Папа приблизил лицо к моему, сузив глаза до щелей.

— Я не для этого растил единственного ребенка! И я не дам тебе денег, пока ты с ним!

— Хочешь меня добить?

— Глупая ты! Я хочу тебя вылечить от этой заразы. А ты мне мешаешь!

— Значит, пластмассовый венок мне? — У меня сдавило горло. До асфиксии. Мне снова нечем было дышать. В доме моих родителей, а не в квартире мужа. Я не могла дышать рядом со своими близкими. Со всеми своими близкими!

— Возьми себя в руки и сделай шаг мне навстречу! Вот чему я тебя учил!

Я не могла сдержать слез, они текли по моему лицу двумя тоненькими ручейками. Мне было все равно, что подумает папа. Я устала. Как ломовая лошадь.

— Возвращайся домой завтра же! — жестко сказал папа. — Будет все, что захочешь.

Он помолчал.

— Марина уже стала дерзить твоей маме. Он ее портит. Он портит все, к чему прикасается, — он сделал паузу и выплюнул сквозь крепко сжатые зубы: — Гадит везде!

Я была раздавлена. Меня бросили мои мужчины. Оба. Я на них больше не надеялась.
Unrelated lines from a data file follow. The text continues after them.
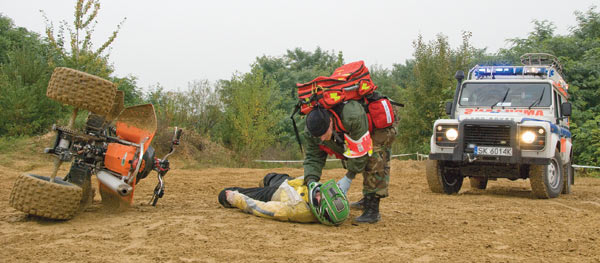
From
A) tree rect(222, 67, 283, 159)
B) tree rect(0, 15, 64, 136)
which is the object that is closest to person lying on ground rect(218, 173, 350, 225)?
tree rect(0, 15, 64, 136)

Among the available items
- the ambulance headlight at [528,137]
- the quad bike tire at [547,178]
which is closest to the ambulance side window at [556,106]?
the quad bike tire at [547,178]

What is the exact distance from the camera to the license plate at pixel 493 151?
7.87m

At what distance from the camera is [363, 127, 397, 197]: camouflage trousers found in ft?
16.9

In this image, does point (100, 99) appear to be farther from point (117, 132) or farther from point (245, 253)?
point (245, 253)

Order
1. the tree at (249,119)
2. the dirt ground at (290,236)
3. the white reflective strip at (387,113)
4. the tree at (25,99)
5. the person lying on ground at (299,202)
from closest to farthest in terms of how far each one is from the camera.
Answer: the dirt ground at (290,236) < the person lying on ground at (299,202) < the white reflective strip at (387,113) < the tree at (25,99) < the tree at (249,119)

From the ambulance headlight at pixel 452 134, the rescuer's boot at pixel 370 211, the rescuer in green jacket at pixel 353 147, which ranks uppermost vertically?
the ambulance headlight at pixel 452 134

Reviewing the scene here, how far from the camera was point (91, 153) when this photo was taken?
514 centimetres

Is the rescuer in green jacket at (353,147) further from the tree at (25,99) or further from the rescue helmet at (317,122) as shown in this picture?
the tree at (25,99)

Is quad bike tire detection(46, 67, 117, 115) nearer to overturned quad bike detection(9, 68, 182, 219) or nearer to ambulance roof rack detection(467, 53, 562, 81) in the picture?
overturned quad bike detection(9, 68, 182, 219)

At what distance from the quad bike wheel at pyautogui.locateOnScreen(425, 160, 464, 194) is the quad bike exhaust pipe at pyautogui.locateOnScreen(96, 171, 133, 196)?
501 cm

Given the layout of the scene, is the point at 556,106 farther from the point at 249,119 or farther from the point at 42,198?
the point at 249,119

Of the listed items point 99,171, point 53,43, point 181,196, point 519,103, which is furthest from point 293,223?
point 53,43

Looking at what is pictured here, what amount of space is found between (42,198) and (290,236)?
2.08m

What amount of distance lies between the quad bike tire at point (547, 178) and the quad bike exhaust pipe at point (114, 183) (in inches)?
227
Никто не хотел понять, чего я хочу, что мне нужно. Да я уже и сама этого не понимала. Разве кто-нибудь мог мне помочь?

Я позвонила Мокрицкой, но она не обещала мне денег. Их у Мокрицкой не было. Ради меня Мокрицкая занимать не хотела, тогда, скрепя сердце, я позвонила Люське. Мы не общались с ней все время, с нашей последней ссоры. Я этого не желала. Она хотела, но поняла, что это ни к чему, и прекратила меня донимать.